Ejercicio =
Reproduce sin cambios el tramo del texto sobre la crisis de los valores que va desde "Pero también causa" hasta "mejor se conocen.".

Fragmento seleccionado =
_ _ _
El valor de la crisis o la crisis de los valores
No es muy original escribir sobre una cuestión como la actual crisis económica internacional, pues -como no podría ser de otro modo- los más reputados analistas ya se han pronunciado y lo van a continuar haciendo si las cosas no mejoran. Llama la atención, sin embargo, que en ninguno de los sesudos estudios o informes al uso se haga siquiera mención a lo que los clásicos llamaban las "causas últimas"; quizá porque, lamentablemente, ha dejado de ser "algo clásico" citar a los clásicos.
Ante el bochornoso espectáculo de directivos que, impávidos, reciben un bonus millonario a cargo de la empresa que ellos mismos han llevado a la quiebra, de altos ejecutivos que se aseguran el blindaje de sus retribuciones mientras -sin que les tiemble el pulso- proceden a despedir a miles de trabajadores, vemos que se hace urgente una nueva legislación, moderna y eficaz, que impida semejantes desafueros.
"El relativismo moral ha servido para engrosar la cuenta corriente de quienes lo practicaban"
Pero también causa estupor comprobar que esos despiadados directivos estudiaron en las mejores escuelas de negocio del mundo. En esas privilegiadas "cunas del conocimiento" ¿es que acaso no se imparte ética de los negocios? Sí, naturalmente; allí se analizan las implicaciones de las due dilligence, las "murallas chinas", la "información privilegiada", la "RSC", etcétera. Sin embargo, la tozuda realidad nos muestra que todo eso no basta; son meros instrumentos técnicos, más fáciles de saltar cuanto mejor se conocen.
_ _ _
Datos registrados =
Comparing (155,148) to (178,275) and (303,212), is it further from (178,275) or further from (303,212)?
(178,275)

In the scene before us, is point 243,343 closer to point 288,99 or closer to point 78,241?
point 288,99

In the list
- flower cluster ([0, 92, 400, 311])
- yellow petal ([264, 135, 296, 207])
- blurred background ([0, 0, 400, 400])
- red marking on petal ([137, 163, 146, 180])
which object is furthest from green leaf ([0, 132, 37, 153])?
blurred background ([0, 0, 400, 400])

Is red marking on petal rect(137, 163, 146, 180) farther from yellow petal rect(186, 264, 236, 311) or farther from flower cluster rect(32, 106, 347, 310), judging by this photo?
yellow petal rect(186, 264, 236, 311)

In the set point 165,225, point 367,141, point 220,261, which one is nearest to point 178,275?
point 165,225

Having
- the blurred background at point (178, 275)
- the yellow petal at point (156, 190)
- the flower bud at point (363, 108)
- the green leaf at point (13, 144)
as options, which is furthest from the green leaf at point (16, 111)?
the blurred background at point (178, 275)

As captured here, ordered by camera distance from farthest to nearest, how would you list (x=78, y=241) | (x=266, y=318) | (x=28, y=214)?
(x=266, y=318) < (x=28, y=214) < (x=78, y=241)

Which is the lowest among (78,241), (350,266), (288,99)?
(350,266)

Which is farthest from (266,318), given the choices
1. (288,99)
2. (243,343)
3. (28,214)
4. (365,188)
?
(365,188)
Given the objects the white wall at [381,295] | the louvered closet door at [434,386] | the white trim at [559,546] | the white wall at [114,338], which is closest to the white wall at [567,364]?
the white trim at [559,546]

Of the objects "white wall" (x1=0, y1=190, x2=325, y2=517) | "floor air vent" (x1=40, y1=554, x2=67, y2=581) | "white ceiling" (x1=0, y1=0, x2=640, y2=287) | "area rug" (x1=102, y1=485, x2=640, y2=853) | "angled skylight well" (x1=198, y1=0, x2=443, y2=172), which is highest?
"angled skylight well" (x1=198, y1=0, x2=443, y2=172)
_ _ _
Solución del ejercicio =
Pero también causa estupor comprobar que esos despiadados directivos estudiaron en las mejores escuelas de negocio del mundo. En esas privilegiadas "cunas del conocimiento" ¿es que acaso no se imparte ética de los negocios? Sí, naturalmente; allí se analizan las implicaciones de las due dilligence, las "murallas chinas", la "información privilegiada", la "RSC", etcétera. Sin embargo, la tozuda realidad nos muestra que todo eso no basta; son meros instrumentos técnicos, más fáciles de saltar cuanto mejor se conocen.